▶ [Raw records]:
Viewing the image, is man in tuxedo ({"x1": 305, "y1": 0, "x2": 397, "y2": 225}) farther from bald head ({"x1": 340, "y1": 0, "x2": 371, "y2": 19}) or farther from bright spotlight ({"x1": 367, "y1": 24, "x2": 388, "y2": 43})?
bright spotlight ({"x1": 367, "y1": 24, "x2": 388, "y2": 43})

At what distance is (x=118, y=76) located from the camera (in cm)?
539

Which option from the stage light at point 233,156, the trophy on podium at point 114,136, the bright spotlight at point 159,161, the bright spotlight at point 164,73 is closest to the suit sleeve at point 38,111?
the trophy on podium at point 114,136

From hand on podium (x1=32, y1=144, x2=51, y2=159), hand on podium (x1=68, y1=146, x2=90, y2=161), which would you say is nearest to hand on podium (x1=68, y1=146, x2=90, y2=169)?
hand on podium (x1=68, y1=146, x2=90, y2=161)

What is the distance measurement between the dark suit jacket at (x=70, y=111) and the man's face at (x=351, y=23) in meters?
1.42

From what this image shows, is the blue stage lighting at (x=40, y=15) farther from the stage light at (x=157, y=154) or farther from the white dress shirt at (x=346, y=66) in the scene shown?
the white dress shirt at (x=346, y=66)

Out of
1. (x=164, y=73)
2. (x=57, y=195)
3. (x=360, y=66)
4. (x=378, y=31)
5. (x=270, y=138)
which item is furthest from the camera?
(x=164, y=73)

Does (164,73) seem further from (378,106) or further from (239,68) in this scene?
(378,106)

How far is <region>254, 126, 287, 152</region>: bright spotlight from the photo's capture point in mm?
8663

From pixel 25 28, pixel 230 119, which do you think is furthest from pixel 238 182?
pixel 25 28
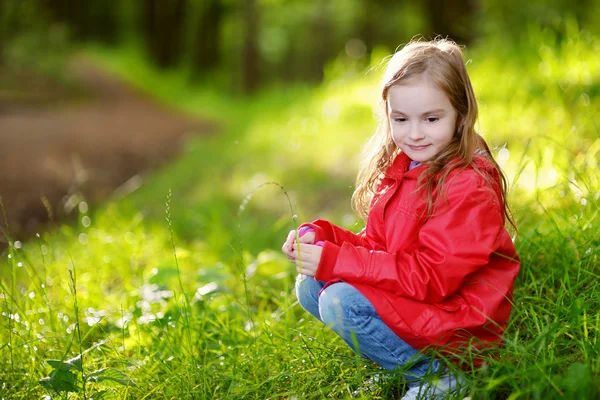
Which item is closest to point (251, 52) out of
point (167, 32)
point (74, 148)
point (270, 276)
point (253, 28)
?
point (253, 28)

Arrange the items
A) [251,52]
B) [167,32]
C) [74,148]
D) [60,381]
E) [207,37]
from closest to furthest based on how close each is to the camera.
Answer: [60,381] < [74,148] < [251,52] < [167,32] < [207,37]

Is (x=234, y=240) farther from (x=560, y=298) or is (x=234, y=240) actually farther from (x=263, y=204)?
(x=560, y=298)

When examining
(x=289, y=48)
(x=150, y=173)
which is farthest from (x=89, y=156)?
(x=289, y=48)

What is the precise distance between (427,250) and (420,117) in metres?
0.45

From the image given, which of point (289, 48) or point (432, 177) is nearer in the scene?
point (432, 177)

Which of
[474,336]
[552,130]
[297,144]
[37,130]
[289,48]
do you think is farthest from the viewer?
[289,48]

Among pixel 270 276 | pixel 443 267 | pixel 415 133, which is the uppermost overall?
pixel 415 133

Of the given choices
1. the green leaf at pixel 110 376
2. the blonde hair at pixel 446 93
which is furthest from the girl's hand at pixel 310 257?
the green leaf at pixel 110 376

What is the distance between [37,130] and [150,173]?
97.4 inches

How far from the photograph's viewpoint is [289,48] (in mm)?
34469

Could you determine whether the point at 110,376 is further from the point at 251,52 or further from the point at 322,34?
the point at 322,34

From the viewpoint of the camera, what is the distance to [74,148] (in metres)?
8.71

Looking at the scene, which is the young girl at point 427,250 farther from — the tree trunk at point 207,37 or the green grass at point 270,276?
the tree trunk at point 207,37

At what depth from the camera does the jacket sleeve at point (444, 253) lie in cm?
188
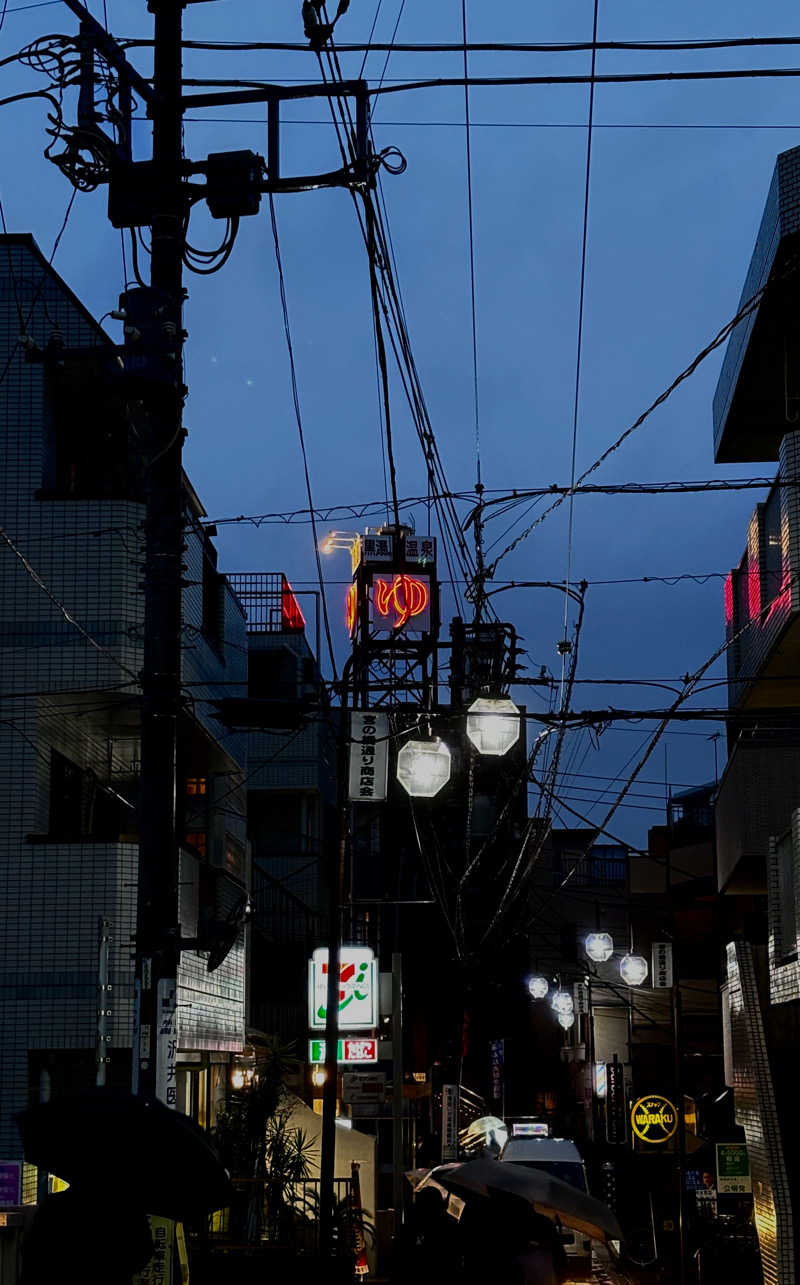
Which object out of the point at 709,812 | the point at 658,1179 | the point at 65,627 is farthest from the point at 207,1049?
the point at 709,812

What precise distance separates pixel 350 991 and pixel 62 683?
35.2 ft

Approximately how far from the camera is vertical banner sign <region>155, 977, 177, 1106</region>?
11.2 metres

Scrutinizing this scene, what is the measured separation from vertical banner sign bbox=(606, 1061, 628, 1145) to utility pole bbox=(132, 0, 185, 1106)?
105 feet

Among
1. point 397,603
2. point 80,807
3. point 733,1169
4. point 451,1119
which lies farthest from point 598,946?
point 80,807

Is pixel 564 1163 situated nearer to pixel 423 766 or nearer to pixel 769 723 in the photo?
pixel 769 723

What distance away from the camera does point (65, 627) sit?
59.1 ft

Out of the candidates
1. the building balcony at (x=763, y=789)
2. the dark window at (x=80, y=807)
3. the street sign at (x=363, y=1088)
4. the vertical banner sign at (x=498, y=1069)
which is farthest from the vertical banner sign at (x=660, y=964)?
the vertical banner sign at (x=498, y=1069)

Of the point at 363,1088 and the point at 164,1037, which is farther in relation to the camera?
the point at 363,1088

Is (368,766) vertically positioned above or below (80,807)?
above

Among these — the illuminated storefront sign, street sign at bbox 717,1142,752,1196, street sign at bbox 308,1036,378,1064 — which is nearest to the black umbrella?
street sign at bbox 308,1036,378,1064

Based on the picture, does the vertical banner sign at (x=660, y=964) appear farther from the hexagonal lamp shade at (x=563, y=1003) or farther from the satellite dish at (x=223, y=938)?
the satellite dish at (x=223, y=938)

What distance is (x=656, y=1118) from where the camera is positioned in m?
31.1

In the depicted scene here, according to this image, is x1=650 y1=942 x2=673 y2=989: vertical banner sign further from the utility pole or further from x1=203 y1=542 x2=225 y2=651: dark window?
the utility pole

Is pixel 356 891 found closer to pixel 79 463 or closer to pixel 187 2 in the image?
pixel 79 463
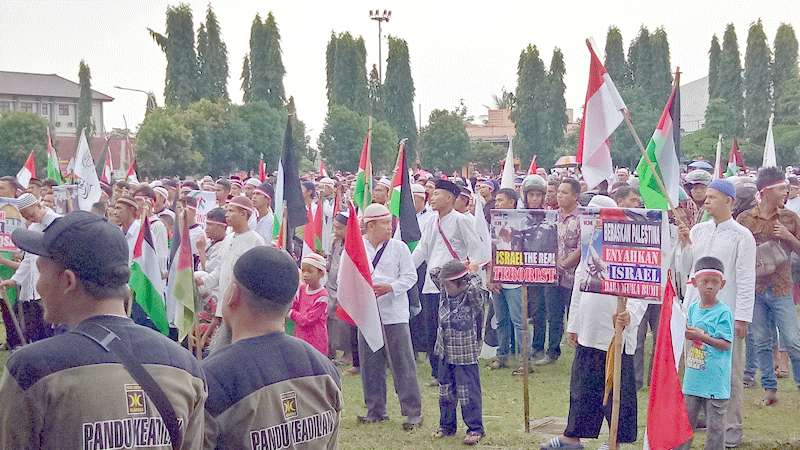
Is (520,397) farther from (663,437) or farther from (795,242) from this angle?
(663,437)

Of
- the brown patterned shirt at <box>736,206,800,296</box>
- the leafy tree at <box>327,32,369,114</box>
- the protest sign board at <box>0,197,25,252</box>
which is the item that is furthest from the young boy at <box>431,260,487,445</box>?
the leafy tree at <box>327,32,369,114</box>

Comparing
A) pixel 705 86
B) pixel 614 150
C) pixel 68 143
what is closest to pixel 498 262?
pixel 614 150

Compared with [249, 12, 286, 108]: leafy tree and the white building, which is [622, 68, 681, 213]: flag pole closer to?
[249, 12, 286, 108]: leafy tree

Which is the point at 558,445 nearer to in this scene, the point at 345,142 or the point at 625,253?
the point at 625,253

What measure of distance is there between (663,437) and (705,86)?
345 ft

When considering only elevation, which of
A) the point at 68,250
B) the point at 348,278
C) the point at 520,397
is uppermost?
the point at 68,250

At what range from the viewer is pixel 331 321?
11891 millimetres

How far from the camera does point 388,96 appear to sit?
63344 millimetres

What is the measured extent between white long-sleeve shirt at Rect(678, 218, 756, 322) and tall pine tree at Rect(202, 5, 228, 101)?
5451 cm

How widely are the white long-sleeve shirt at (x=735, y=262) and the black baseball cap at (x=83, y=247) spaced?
18.2 feet

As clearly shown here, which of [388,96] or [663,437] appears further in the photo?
[388,96]

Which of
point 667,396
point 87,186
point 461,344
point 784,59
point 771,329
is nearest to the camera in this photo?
point 667,396

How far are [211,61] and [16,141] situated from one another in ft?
46.6

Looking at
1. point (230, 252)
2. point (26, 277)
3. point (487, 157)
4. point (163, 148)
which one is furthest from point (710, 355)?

▶ [Directions]:
Rewrite the lines above as a Markdown table with the columns Row and Line, starting with the line that contains "What measure of" and going on through the end of the entries. Number each row and leave out blank lines.

▶ [Worked answer]:
| Row | Line |
|---|---|
| 1 | What measure of distance is there between (663,437) and (705,86)? |
| 2 | 345 ft |
| 3 | When considering only elevation, which of |
| 4 | A) the point at 68,250 |
| 5 | B) the point at 348,278 |
| 6 | C) the point at 520,397 |
| 7 | is uppermost? |
| 8 | the point at 68,250 |
| 9 | At what range from the viewer is pixel 331 321? |
| 10 | 11891 millimetres |
| 11 | How far from the camera does point 388,96 appear to sit? |
| 12 | 63344 millimetres |
| 13 | What is the measured extent between white long-sleeve shirt at Rect(678, 218, 756, 322) and tall pine tree at Rect(202, 5, 228, 101)? |
| 14 | 5451 cm |
| 15 | How widely are the white long-sleeve shirt at (x=735, y=262) and the black baseball cap at (x=83, y=247) spaced? |
| 16 | 18.2 feet |
| 17 | As clearly shown here, which of [388,96] or [663,437] appears further in the photo? |
| 18 | [388,96] |
| 19 | Which of |
| 20 | point 667,396 |
| 21 | point 87,186 |
| 22 | point 461,344 |
| 23 | point 784,59 |
| 24 | point 771,329 |
| 25 | is nearest to the camera in this photo? |
| 26 | point 667,396 |
| 27 | How far are [211,61] and [16,141] situated from one another in ft? |
| 28 | 46.6 |
| 29 | Looking at |
| 30 | 1. point (230, 252) |
| 31 | 2. point (26, 277) |
| 32 | 3. point (487, 157) |
| 33 | 4. point (163, 148) |
| 34 | which one is furthest from point (710, 355)? |